Medicine or Food Supplement? Where Do Chinese Herbs Belong?
The hot topic of the month here in the Philippines is the polarization of the medical profession when it comes to the use of Stem Cell Therapy. While I do not wish to further contribute to this polarization, I find that my personal discussions with other physicians with regards to this matter always end up on the topic of definitions of drugs vs supplements as well as what is experimental vs what is “proven”.
To get straight to the point, allow me to state my position on how Chinese Herbal Medicine fits into the scheme of things. Currently, Chinese herbal products would mostly be classified as food supplements. The distributors and retailers love this because being classified as “merely” supplements, their products do not need to undergo the same rigorous evidence and proof examination required of drugs.
Psychologically, the unfortunate implications of this is twofold: Firstly, most medical professionals end up scoffing at Chinese herbs because of the implication that they are “merely” supplements. On the other hand, it is easier to abuse such products because there are no standards as to their proper use and safety profiles.
The fact of the matter is that I consider Chinese herbal products – whether to be decocted at home or in pill or ointment form, should be considered drugs and should be regulated. I often say that when I studied TCM in China, half of what I studied were side effects and how to combat them.
In truth, it is entirely possible for Chinese herbal products to be registered as drugs in the Philippines. There is at least one product (an ointment for burns) that is approved by the FDA as a drug. It is such a useful drug that in our institution, the Philippine General Hospital, our burn unit uses it as a cheaper alternative to silver sulfadiazine. I have had at least one burn surgeon tell me that “it works miracles”.
What does this prove so far? It proves that as long as the evidence is there, the FDA will have no problem approving these therapeutics as drugs.
So what’s the problem?
The problem is how to design good studies for Chinese herbs. Such studies must take into account the fact that Chinese medicine has a different paradigm with regards to the pathophysiology and treatment of disease. Chinese medicine takes into account the whole picture and not just the symptom.

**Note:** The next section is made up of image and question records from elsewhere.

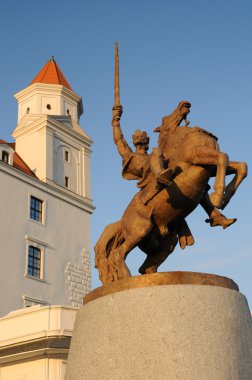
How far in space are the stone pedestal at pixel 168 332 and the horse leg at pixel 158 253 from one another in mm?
885

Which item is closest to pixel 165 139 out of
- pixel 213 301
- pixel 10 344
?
pixel 213 301

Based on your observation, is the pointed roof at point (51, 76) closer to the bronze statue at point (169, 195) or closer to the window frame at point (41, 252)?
the window frame at point (41, 252)

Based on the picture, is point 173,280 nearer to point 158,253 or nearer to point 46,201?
point 158,253

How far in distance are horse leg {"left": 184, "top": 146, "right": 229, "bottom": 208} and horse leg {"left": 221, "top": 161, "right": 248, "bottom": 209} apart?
24cm

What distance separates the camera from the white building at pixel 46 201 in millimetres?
30172

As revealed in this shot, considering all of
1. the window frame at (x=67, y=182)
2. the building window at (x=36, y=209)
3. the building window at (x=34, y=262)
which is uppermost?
the window frame at (x=67, y=182)

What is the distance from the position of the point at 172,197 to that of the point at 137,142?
1.29 meters

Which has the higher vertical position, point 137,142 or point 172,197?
point 137,142

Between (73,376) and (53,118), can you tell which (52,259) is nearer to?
(53,118)

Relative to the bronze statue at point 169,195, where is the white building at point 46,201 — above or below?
above

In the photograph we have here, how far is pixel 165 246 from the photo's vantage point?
620 cm

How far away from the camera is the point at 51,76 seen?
39969 millimetres

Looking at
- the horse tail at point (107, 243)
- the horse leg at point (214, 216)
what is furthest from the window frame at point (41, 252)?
the horse leg at point (214, 216)

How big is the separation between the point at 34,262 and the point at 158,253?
2583cm
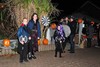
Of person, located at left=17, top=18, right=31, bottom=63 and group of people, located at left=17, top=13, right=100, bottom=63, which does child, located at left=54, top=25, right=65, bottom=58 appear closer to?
group of people, located at left=17, top=13, right=100, bottom=63

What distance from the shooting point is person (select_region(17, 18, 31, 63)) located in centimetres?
1205

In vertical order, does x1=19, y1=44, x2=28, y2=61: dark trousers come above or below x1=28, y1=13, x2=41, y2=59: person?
below

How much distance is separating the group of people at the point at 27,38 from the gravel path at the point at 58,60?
0.36m

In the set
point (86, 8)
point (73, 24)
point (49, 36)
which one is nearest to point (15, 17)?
point (49, 36)

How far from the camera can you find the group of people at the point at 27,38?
12086 millimetres

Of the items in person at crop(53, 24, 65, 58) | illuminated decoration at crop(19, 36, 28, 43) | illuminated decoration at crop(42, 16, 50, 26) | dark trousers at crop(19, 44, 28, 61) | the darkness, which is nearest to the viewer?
illuminated decoration at crop(19, 36, 28, 43)

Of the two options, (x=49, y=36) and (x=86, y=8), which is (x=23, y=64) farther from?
→ (x=86, y=8)

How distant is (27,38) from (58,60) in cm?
168

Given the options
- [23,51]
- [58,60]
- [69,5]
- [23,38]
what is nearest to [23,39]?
[23,38]

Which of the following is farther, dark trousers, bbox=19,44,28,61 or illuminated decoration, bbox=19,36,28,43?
dark trousers, bbox=19,44,28,61

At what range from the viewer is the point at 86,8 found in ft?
134

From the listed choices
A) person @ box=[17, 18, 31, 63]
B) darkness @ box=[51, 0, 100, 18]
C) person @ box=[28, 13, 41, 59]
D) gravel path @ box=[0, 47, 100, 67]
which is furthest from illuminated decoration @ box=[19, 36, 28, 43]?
darkness @ box=[51, 0, 100, 18]

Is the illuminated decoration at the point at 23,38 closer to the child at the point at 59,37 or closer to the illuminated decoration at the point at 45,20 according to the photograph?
the child at the point at 59,37

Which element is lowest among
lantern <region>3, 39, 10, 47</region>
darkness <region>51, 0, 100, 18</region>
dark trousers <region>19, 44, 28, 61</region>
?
dark trousers <region>19, 44, 28, 61</region>
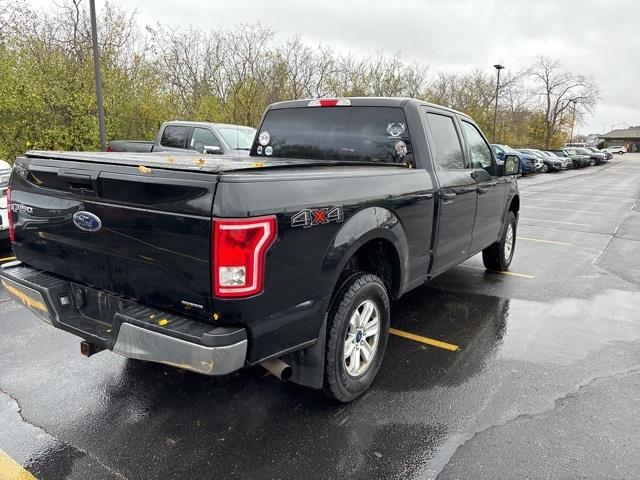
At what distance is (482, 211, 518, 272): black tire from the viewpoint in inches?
251

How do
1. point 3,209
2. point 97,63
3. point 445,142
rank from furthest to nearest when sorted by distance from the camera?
1. point 97,63
2. point 3,209
3. point 445,142

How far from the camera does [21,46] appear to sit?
14.3 meters

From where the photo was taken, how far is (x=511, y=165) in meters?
5.67

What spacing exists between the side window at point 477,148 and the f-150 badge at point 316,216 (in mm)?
2638

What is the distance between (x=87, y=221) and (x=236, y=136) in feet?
26.3

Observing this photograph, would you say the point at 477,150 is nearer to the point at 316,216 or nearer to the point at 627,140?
the point at 316,216

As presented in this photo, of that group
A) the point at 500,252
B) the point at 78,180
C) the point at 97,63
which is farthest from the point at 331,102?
the point at 97,63

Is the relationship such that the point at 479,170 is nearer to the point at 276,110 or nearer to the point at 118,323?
the point at 276,110

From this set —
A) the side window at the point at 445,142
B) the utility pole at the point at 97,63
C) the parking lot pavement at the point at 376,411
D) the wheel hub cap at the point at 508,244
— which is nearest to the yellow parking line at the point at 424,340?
the parking lot pavement at the point at 376,411

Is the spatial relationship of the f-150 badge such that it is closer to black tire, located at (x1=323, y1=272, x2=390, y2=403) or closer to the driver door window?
black tire, located at (x1=323, y1=272, x2=390, y2=403)

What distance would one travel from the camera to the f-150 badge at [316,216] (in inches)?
98.3

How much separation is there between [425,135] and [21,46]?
48.8 ft

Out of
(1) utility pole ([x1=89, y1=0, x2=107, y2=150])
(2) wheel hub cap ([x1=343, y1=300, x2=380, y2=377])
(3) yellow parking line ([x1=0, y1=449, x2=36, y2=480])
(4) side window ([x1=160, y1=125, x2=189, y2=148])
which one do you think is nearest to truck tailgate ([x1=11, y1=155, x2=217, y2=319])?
(3) yellow parking line ([x1=0, y1=449, x2=36, y2=480])

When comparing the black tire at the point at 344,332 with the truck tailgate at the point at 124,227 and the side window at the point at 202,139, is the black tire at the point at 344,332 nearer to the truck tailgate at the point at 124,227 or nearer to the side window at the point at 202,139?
the truck tailgate at the point at 124,227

It is erroneous, for example, to study the effect of a particular formula for joint pain when Chinese medicine recognizes at least four different types of joint pain. If the joint pain is due to cold, then one cannot use formulas that cool down. If the joint pain is due to heat then one can.
What therefore is needed? The FDA needs to recognize that Chinese medicine has its own way of doing things and that it requires its own experts to do the evaluating. For that to happen, Chinese medical practitioners must be recognized and regulated as a true profession as it is in the United States and Australia.